Today,  I took the bus across town to visit my osteopath.  An odd experience.  Masks are of course required.  One seat in two bears a sticker saying it’s off-limits.  The driver is cordoned off behind a barrier of red and white tape. Passengers no longer board the bus through the doors at the front and swipe their cards on the machines by the driver’s cabin.  Now they get on and off through the middle door, and travel free, since the machines are inaccessible.  Some people put their masks on at the bus stop as the bus draws up, and pull them down off their noses once they’ve boarded, which seems a trifle counter-productive. 

One lady on my bus sat down in a forbidden seat and shoved her mask under her chin to continue her rather loud phone conversation about people in the beauty business who have jobs that do not conform to their true destinies.  She could tell they were on the wrong track as soon as she saw their birth sign. They needed to abjure Beauty before it was too late, yes, marketing managers included.  If the conversation hadn’t been so ridiculous, I might not have glared so fiercely.  She adjusted her mask, changed seats, and turned her back.  

On the bus home, one of the passengers changed his seat four times in the interests, apparently, of social distance, and pressed the request-stop button with his elbow.  His mask was lodged comfortably under his nose the whole time.  Quite a few parents seem to settle their children’s masks neatly on their faces, and wear their own masks round their chins.  You wouldn’t think it was rocket science, but it looks as though a serious dose of Public Mask Instruction would not come amiss.

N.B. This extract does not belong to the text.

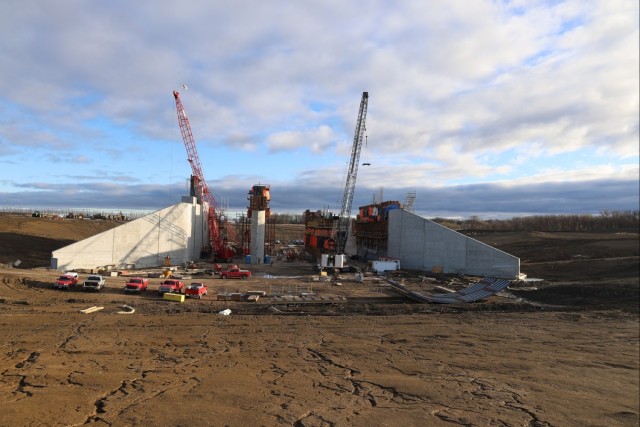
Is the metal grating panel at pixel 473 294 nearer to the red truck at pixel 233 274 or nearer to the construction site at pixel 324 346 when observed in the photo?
the construction site at pixel 324 346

Back home in front of the box, the television chat shows have switched their focus from the present (overwhelmed hospitals, curves and peaks and death rates) to the future (economic disaster, the Second Wave, and famine).  The United States will have more jobless people than at the height of the Great Depression.  Africa is heading for major famine.  This being France, people are worrying about their stomachs and their holidays.  Restaurateurs are lobbying to be allowed to open, and there is great national concern about whether one can go to the beach this summer.  During the confinement, access to both Atlantic and Mediterranean beaches was forbidden.  Re-opening the beaches must be authorized by the departmental authorities (préfecture) at the request of the local authorities (mairie).  France has been divided into red zones and green zones, and both coastlines are green.  In both green zones and red we are allowed to travel 100 km from our homes, but no more.   According to the news last night, gîtes within 100 km of Paris have been overrun for the four-day Ascension weekend which began today, while seaside towns remain fairly empty.   People are hunting for country houses with swimming pools to rent for August.  As of last weekend, the beach in St. Jean de Luz is open, but patrolled by police.  Sandcastles are acceptable: sunbathing is not.  Parks in Paris remain closed.  I booked a ticket for St. Jean for July 2, by when I hope we’ll be allowed to leave.   The ticket is one way only.  We’ll see how it goes.